ARBEITSANWEISUNGEN
**A.** Beantworten Sie anhand des Auszugs die folgenden Fragen:
(i) Aus welchen Ministerien stammen die drei Entwürfe, die das Kabinett verabschieden soll?
(ii) Wie viele Menschen werden in Indonesien zur Präsidenten- und Parlamentswahl an die Urnen gerufen?
(iii) Wer schrieb kürzlich „Der Hass nimmt zu“?
**B.** Zitieren Sie aus dem Auszug die Passage von „Wochenlang stritten sich“ bis einschließlich „erfahren Sie hier.“.
**C.** Schreiben Sie den Auszug über Migrationsgesetze und die Wahl in Indonesien dort weiter, wo er endet.

AUSZUG
* * * * * * * * *
Wochenlang stritten sich Union und SPD über Abschiebungen und Geld für Asylbewerber – jetzt hat die Koalition mehrere Gesetzesvorhaben zu Migrationsfragen ausgebrütet. Heute soll das Kabinett drei Entwürfe aus dem Arbeits- und dem Innenministerium verabschieden. Details erfahren Sie hier.
Mit 260 Millionen Einwohnern ist Indonesien das bevölkerungsreichste muslimische Land der Welt. 190 Millionen von ihnen werden heute zur Präsidenten- und Parlamentswahl an die Urnen gerufen. Das Land hat religiöse Toleranz immer hochgehalten – aber in jüngster Zeit bekommen Radikale immer mehr Zulauf und säen ihr Gift in der Gesellschaft. “Der Hass nimmt zu“, schrieb der “Deutschlandfunk“ kürzlich in einem lesenswerten Report. Soziale Medien spielen dabei eine perfide Rolle.
* * * * * * * * *
DATENEINTRÄGE
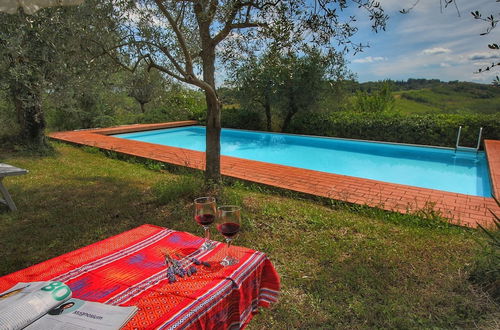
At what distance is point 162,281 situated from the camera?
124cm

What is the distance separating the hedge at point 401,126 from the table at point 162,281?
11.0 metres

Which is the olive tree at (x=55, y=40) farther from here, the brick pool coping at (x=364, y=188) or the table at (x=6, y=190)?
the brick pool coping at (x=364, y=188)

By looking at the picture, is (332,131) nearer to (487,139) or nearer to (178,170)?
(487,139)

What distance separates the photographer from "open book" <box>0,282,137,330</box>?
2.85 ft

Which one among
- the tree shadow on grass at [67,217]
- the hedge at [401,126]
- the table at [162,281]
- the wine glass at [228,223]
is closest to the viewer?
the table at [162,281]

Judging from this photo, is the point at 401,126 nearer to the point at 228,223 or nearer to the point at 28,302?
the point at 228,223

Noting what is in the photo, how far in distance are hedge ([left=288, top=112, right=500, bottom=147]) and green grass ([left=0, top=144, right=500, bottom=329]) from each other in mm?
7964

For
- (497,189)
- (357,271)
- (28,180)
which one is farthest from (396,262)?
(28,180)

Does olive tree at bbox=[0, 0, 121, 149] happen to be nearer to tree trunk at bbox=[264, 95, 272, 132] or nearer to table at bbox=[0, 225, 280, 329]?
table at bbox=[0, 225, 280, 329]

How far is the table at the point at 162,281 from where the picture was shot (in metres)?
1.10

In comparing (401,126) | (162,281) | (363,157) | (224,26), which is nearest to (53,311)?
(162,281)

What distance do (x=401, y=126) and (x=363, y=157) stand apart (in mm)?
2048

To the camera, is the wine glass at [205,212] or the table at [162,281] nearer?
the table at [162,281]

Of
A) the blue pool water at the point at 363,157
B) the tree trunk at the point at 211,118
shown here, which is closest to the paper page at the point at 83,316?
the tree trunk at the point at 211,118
* * * * * * * * *
ANTWORTLISTE
**A.**
(i) Aus dem Arbeits- und dem Innenministerium.
(ii) 190 Millionen.
(iii) Der „Deutschlandfunk“.

**B.**
Wochenlang stritten sich Union und SPD über Abschiebungen und Geld für Asylbewerber – jetzt hat die Koalition mehrere Gesetzesvorhaben zu Migrationsfragen ausgebrütet. Heute soll das Kabinett drei Entwürfe aus dem Arbeits- und dem Innenministerium verabschieden. Details erfahren Sie hier.

**C.**
Der heilige Vater darf heute im Vatikan die heilige Greta empfangen. Oder ist es andersherum? Wie auch immer, die Generalaudienz beginnt um 9:30 Uhr; und nach dem Papst will Greta Thunberg römische Schüler treffen, um gemeinsam mit ihnen für mehr Klimaschutz zu streiken.
WAS LESEN?
Die Feuersbrunst von Notre-Dame schockiert Menschen weltweit. Aber wie sie das Leben von fünf Parisern verändert hat, das erzählt uns unser Reporter Tobias Ruf. Wie immer in solchen Fällen bleibt es leider nicht aus, dass böswillige Gesellen versuchen, aus der Katastrophe politisches Kapital zu schlagen. Einige besonders böse Versuche unternahmen AfD-Leute. Das Portal “Volksverpetzer“ weiß mehr.
Sehen Sie, was ich sehe? Genau, ein Gesicht. Es gehört dem amerikanischen Präsidenten Woodrow Wilson. Aber sehen Sie auch, wie es entstanden ist? Genau, weder mit dem Pinsel noch mit der Kamera. Es besteht aus Menschen. 21.000, um genau zu sein. Soldaten in hellen und in dunklen Uniformen bildeten das gewaltige Abbild im Jahr 1918. Wie kam es dazu und wie konnte der Fotograf die logistische Meisterleistung ablichten? Das verrät Ihnen unser Zeitgeschichteredakteur Marc von Lüpke in unserer Kategorie “Historisches Bild“.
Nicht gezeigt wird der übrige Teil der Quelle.